Die Voraussetzungen sind vorliegend nicht erfüllt.
Denn entgegen der Ansicht des beklagten Landes war dieses im Rahmen des ihr eingeräumten Direktionsrechts (früher: § 315 BGB; jetzt: § 106 GewO) zu keinem Zeitpunkt befugt, einseitig nach Vergütungsgruppe VII BAT bezahlte Kräfte aus dem Schreib- oder Botendienst auf der Grundlage des § 12 BAT in die nach Vergütungsgruppe VI b BAT bewertete Position einer Arbeitsplatzassistentin zu versetzen bzw. umzusetzen. Es können nämlich, von hier nicht einschlägigen Ausnahmen gem. § 24 BAT abgesehen, Angestellte des Öffentlichen Dienstes arbeitgeberseits nur Tätigkeiten übertragen werden, die die Merkmale der für sie maßgeblichen Vergütungsgruppe des BAT erfüllen.

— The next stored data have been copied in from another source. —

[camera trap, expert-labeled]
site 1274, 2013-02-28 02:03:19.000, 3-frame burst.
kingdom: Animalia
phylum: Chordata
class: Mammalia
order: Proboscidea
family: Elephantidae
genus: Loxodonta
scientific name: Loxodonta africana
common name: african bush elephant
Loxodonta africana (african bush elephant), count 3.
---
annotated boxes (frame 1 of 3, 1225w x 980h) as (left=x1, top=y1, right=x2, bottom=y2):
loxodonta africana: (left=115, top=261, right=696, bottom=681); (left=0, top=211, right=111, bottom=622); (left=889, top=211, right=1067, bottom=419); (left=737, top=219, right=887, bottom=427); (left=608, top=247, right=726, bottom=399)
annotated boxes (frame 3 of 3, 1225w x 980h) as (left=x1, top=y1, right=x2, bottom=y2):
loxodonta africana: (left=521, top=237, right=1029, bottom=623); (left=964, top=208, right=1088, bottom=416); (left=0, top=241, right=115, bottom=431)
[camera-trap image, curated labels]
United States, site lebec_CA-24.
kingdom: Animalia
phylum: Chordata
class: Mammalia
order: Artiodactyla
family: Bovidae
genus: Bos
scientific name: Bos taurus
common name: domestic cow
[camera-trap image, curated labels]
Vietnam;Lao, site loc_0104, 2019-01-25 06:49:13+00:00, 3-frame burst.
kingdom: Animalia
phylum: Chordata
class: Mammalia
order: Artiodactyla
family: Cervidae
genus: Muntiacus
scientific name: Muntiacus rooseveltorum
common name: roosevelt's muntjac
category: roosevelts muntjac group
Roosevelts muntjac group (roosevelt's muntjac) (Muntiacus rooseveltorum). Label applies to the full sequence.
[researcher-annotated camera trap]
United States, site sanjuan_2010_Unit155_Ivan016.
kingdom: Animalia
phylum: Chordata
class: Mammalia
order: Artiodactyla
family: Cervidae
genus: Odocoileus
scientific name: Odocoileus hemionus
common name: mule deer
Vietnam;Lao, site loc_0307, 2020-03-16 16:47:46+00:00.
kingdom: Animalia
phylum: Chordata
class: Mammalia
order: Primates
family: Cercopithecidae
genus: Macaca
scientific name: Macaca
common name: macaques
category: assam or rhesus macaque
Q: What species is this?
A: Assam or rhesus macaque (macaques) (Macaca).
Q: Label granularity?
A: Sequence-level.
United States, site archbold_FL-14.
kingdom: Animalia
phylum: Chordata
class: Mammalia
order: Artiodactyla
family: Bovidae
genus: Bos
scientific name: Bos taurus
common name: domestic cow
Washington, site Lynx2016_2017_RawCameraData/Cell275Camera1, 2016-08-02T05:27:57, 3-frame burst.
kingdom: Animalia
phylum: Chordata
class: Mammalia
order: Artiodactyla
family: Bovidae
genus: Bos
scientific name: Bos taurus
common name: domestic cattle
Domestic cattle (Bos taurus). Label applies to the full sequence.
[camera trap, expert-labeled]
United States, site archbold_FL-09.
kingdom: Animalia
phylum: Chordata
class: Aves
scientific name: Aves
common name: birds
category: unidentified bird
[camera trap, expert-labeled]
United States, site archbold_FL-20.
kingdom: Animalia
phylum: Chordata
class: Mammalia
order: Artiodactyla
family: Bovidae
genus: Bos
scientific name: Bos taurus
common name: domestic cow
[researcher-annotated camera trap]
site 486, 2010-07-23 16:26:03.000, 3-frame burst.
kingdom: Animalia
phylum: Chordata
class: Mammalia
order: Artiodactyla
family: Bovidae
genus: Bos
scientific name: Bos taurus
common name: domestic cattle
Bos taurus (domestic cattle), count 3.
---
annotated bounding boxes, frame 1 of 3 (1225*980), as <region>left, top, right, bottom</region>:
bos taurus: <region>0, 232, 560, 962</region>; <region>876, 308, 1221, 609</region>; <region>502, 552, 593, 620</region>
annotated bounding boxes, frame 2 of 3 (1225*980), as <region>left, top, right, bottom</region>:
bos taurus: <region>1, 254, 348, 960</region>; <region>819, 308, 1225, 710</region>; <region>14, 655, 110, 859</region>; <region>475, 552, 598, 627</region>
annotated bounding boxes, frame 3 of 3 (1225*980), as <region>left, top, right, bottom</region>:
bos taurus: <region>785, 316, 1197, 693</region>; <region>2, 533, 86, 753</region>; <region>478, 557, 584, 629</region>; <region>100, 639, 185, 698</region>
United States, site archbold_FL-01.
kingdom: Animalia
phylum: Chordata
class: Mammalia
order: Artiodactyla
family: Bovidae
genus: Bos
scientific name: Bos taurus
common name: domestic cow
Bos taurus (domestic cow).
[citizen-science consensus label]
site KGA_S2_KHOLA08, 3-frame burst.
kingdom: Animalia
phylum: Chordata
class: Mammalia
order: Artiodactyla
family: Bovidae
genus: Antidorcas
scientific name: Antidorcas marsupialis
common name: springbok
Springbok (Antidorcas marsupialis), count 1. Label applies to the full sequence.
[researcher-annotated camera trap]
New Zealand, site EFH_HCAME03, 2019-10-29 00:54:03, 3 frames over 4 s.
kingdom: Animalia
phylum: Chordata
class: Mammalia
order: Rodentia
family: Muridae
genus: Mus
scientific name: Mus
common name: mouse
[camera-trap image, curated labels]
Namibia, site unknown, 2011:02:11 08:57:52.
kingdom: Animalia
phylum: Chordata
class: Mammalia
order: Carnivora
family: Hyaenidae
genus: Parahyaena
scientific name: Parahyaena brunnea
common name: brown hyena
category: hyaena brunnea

So räumt das beklagte L1xx auch selbst ein, dass man in der Vergangenheit üblicherweise Änderungsverträge mit den betroffenen Beschäftigten abgeschlossen habe, also zu keinem Zeitpunkt einseitig im Wege des Direktionsrechts Kräfte namentlich aus dem Schreibpool mit der Arbeitsplatzassistenz betraut hat.
In einer solche Konstellation fehlt es an dem erforderlichen ursächlichen Zusammenhang zwischen der auf einer "VI b"-Stelle erfolgten Einstellung der Klägerin und einem durch die Elternzeit der Mitarbeiterin F2xxxxxx entstandenen zusätzlichen Arbeitskräftebedarf auf einer "VII"-Stelle. Denn der Sachgrund der Vertretung liegt gerade darin, den vom Arbeitgeber in einem Arbeitsvertrag mit dem zu Vertretenden vorgegebenen Bedarf an Tätigkeiten einer bestimmten vergütungsrechtlichen Wertigkeit vorübergehend bis zur Rückkehr der Stammkraft abzudecken.
Die Kostenentscheidung folgt aus § 91 Abs. 1 ZPO.
Die Voraussetzungen für die Zulassung der Revision sind nicht gegeben.